Magang speaks on Masire, Mogae and Khama

Below are some excerpts from the book relating to his experiences in broadcasting, politics and national elections.

On GBC: 'It is not easy to claim credit for something that began illegally, but at the time when Batswana were watching the South African Broadcasting Corporation (SABC) television without its sanction, I had a hand in the inspiration of unauthorised access to their programming.

In 1978, a gentleman of Portuguese origin who was working as a motor mechanic at Angamia Motors in Gaborone approached me to apply for a TV licence on his behalf. I did not have an encouraging response. I had previously failed to do the same on behalf of another client as there was no specific law regarding the matter in Botswana.

He said the technology was simple. All he needed was to erect a makeshift receiver on Kgale Hill. I told him to go ahead and undertook to defend him juristically if he got into trouble with the relevant authorities.

The antenna was erected at Kgale Hill. Intriguingly, no one complained, including the late president and the then Minister of Works, Transport and Communications, Jimmy Haskins, who were among the first to enjoy this free television broadcast. The South African authorities too, looked the other way. They saw in the development, I thought, a convenient way of marketing South African products, which indeed they did for the next 25 years.

################

**Actions to take**
A: Answer the following questions from the broadcasting excerpt:
(i) In what year did the mechanic ask for help obtaining a TV licence?
(ii) On which hill was the antenna erected?
(iii) Who was then Minister of Works, Transport and Communications?
B: Reproduce the broadcasting excerpt from "The antenna was" up to and including "next 25 years.", without alteration.
C: Carry on the broadcasting excerpt from the point at which it stops.

################

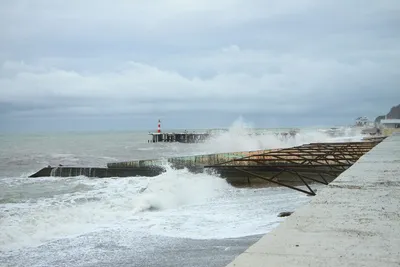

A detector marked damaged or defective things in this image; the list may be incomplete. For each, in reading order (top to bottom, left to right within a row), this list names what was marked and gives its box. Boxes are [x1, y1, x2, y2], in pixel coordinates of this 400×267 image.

rusty metal pier structure [205, 137, 386, 196]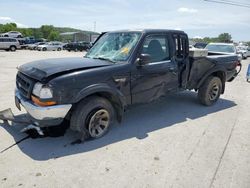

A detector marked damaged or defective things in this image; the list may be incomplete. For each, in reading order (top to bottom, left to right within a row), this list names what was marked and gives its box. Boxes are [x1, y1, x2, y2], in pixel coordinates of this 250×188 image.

crumpled hood [17, 57, 110, 81]
damaged fender flare [72, 83, 127, 122]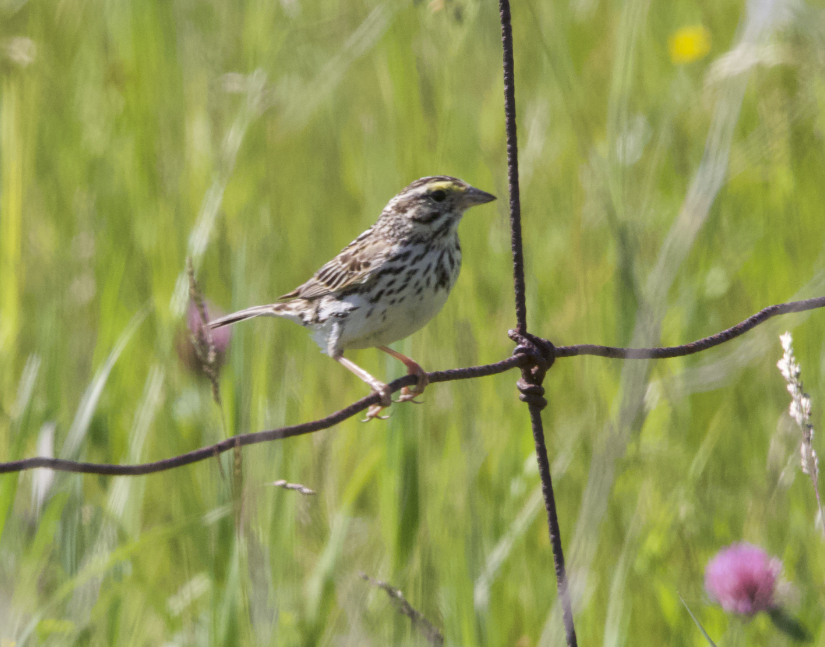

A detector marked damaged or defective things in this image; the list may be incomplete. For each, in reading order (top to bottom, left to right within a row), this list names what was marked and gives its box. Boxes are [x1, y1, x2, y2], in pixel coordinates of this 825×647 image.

vertical rusty wire [498, 2, 576, 644]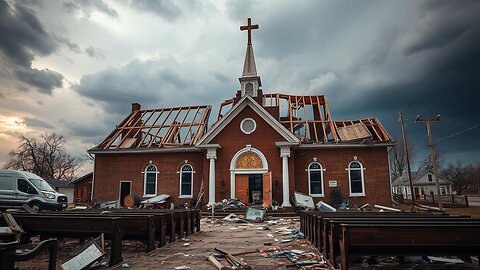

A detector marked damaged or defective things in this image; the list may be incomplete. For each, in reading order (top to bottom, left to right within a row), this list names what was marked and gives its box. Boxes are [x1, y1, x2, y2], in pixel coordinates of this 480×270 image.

broken roof truss [97, 105, 210, 150]
damaged brick church [87, 19, 394, 208]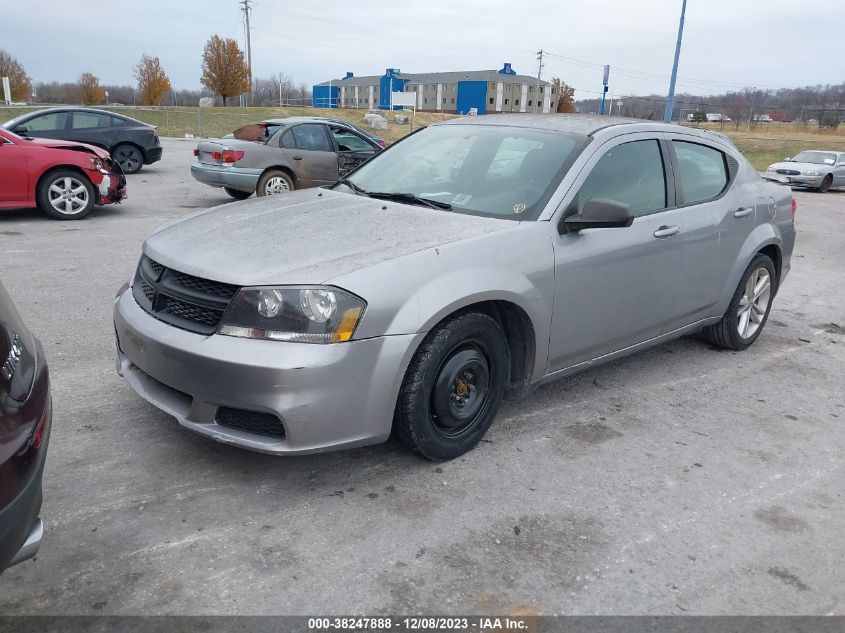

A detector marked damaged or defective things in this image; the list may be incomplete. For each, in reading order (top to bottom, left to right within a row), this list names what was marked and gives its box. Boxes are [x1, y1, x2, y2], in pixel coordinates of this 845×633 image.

red damaged car [0, 126, 125, 220]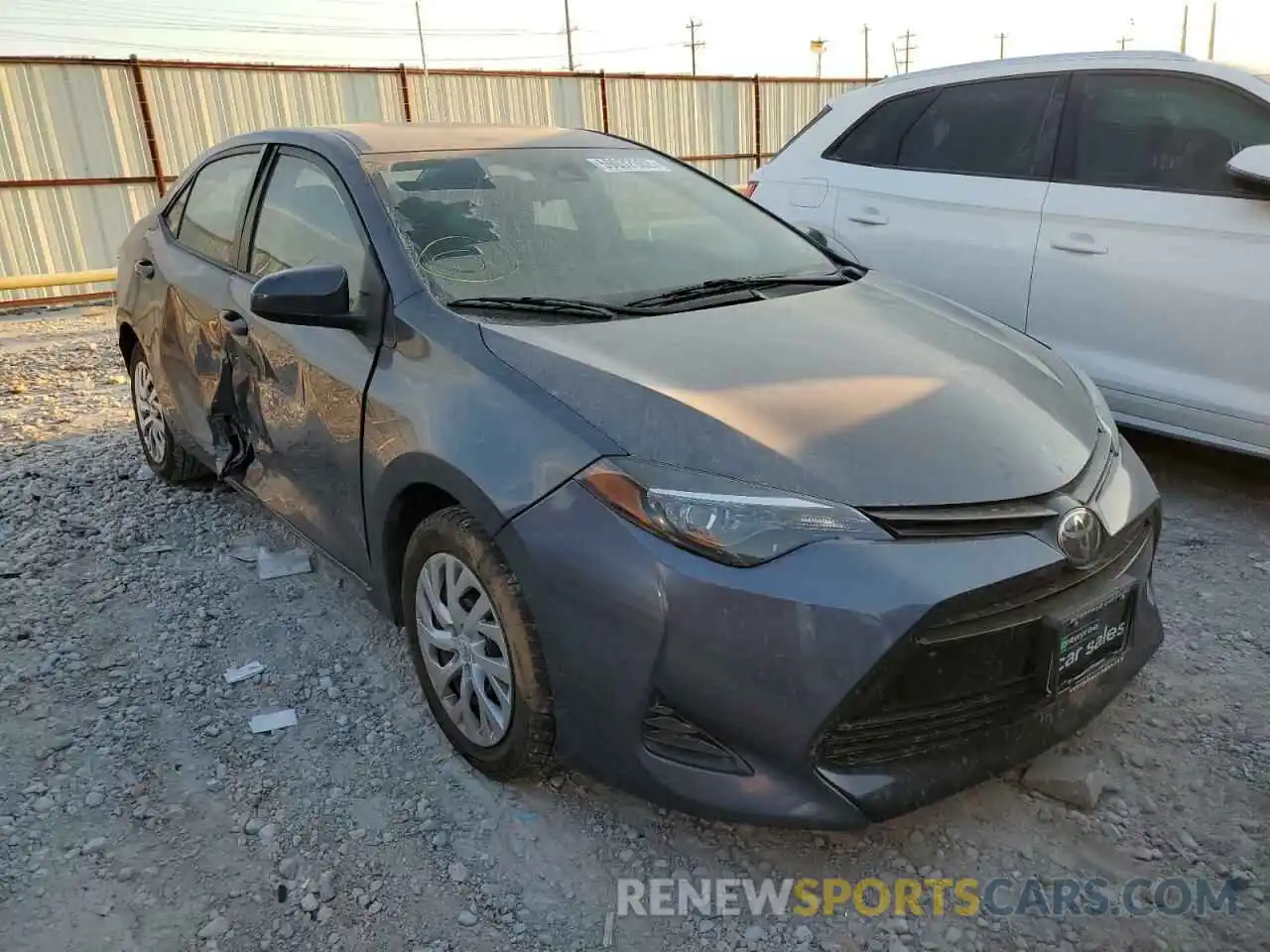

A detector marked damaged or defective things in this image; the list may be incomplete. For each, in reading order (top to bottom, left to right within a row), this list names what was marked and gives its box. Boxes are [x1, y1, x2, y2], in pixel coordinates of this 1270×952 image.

dented rear door [223, 149, 383, 581]
damaged gray toyota corolla [114, 125, 1163, 827]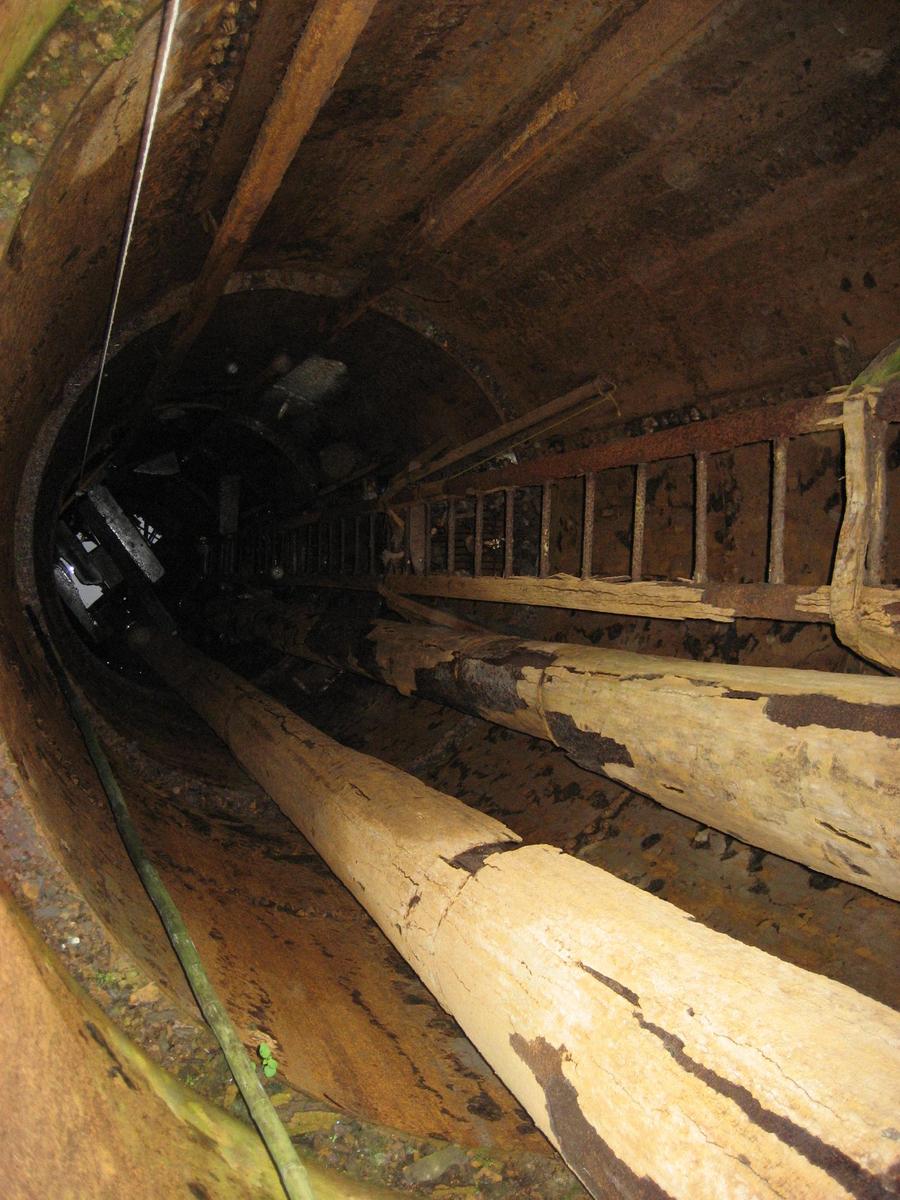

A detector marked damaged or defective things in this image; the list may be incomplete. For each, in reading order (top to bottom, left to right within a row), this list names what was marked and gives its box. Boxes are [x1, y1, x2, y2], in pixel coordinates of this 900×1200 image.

rusty metal support [146, 0, 378, 404]
rusty metal support [135, 624, 900, 1200]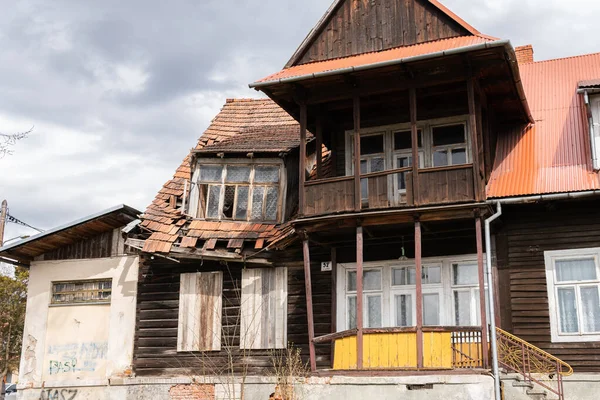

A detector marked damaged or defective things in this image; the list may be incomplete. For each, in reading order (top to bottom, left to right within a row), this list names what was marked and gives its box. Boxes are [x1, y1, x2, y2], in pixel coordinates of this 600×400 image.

broken window pane [200, 165, 224, 182]
damaged roof [139, 98, 300, 258]
broken window pane [227, 166, 251, 183]
broken window pane [254, 166, 280, 183]
rusty metal roof [251, 35, 494, 86]
damaged roof [488, 51, 600, 198]
rusty metal roof [488, 52, 600, 199]
peeling paint wall [17, 256, 138, 390]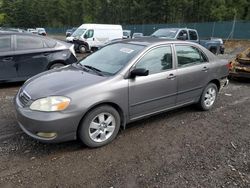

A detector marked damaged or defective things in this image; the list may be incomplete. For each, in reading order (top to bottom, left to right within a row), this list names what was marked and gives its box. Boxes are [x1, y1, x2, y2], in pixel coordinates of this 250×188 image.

damaged body panel [229, 48, 250, 78]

################

**Answers for each item**
A:
(i) 1978
(ii) Kgale Hill
(iii) Jimmy Haskins

B:
The antenna was erected at Kgale Hill. Intriguingly, no one complained, including the late president and the then Minister of Works, Transport and Communications, Jimmy Haskins, who were among the first to enjoy this free television broadcast. The South African authorities too, looked the other way. They saw in the development, I thought, a convenient way of marketing South African products, which indeed they did for the next 25 years.

C:
The private TV station that arose from this development was called Gaborone Broadcasting Corporation or GBC. I was expecting my client to be charged for illegal broadcasting at some time or the other and so I refrained from availing myself of the station's service till two years later when most of the Gaborone elite had 'signed up'. I could not have been more wrong. GBC continues to exist to this day, legally'. (Pg 283)
On Mokama: 'It dawned on him that I was not a bad fellow after all, that he had rashly condemned me as his mortal foe. He did not expressly confess this to me, but he implied it. He was later to rise to become Botswana's first indigenous Chief Justice, just as he had been the country's first indigenous Attorney-General. When he died, we had long buried the hatchet. I was extremely delighted by the eventual thaw in our relations as it has always been in my nature not to hold grudges or perpetuate antagonistic stand-offs. My inclination is to try and make sure bridges are built again quickly. Your foe is, after all, your neighbour, and you cannot be in a state of enmity with your neighbour forever. Yet, just as Mokama and I were toasting to our reconciliatory epoch, a new foe was looming large on the political horizon, more determined than Mokama had ever been, to make life particularly difficult for me. He was not a come-from-nowhere menace. He was my fellow tribesman and a cousin, albeit a distant one. His name was DK (Daniel Kwelagobe)'. (Pg 284)

On ministrial appointment: 'Finally, my day arrived. And it probably did so thanks to an act of electoral impropriety in the conduct of the 1984 general election.

After the said elections, a sealed ballot box was found stashed somewhere in the office of the President; not in H.E.'s office but in the wider administrative premises. 

Somehow, the box had gone into hibernation after being transported along with others from Tshiamo polling station in Gaborone for safekeeping in this highly secured building. In this ugly taint on Botswana democracy, the supervisor of elections, Festus Mogae, declared the poll in the constituency involved - Gaborone South - which was held and had been won by Vice President, Peter Mmusi - null and void.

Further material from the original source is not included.